The Case of the Two Soldiers


Heavy enemy pressure has resulted in orders for all units to move a mile to the rear to more defensible positions. LT Taggart’s platoon has packed up and is ready to move. Taggart has a special mission in the adjustment. He has been told to move directly to an ambush position in a defile that leads to a corps chemical unit providing early warning of the use of chemical munitions by the enemy forces. His ambush is critical because only he can reach the position in the thirty minutes he has been given—the thirty minutes that will allow him to ambush a small, fast-moving enemy column headed directly for the defile through the line of hills that constitutes the new line of defense. His ambush will be part of his mission to protect the chemical unit.


As Taggart prepares to give the order to move out, his platoon sergeant tells him that one of two reconnaissance patrols being pulled back to the platoon has just returned. The three-man patrol reports that they observed members of the other recon patrol, two soldiers, being captured by a squad of enemy soldiers. They followed the enemy squad on a trail into some dense vegetation and captured the man in the rear of the enemy column at a sharp bend in the trail.
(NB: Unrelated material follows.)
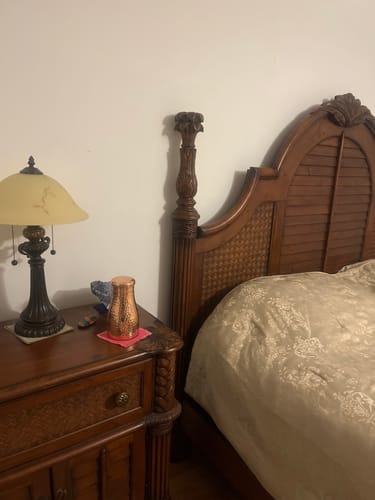 Reviewer's copper Himalayan Ayurvedic Bedside Carafe on a wooden nightstand.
That prisoner revealed that the squad is on its way to a POW collection point, but the POW will not reveal its location.


The platoon sergeant says, "LT, we have got to get those guys back! You know what the enemy has been doing to prisoners! If they are lucky, they will just be shot! Give me five minutes with the guy the patrol brought back and I will have the exact location of their POW collection point. If it’s close, we can snatch them back in no time."


A quick check of the distance to the ambush site convinces Taggart that he must leave within ten minutes to fulfill his protection mission. It is now 0900 and he has been ordered to establish the ambush not later 0945. If the platoon sergeant does learn enough to mount a rescue mission, Taggart will probably have to split the platoon to try to accomplish both purposes. As he ponders, his RTO tells him that the company commander has passed the word to move quickly. Division is calling in a series of air strikes on the positions now being vacated, hoping to catch the enemy units in exposed positions moving forward.


Should LT Taggart allow the platoon sergeant to question the prisoner? Should he try to mount a rescue operation?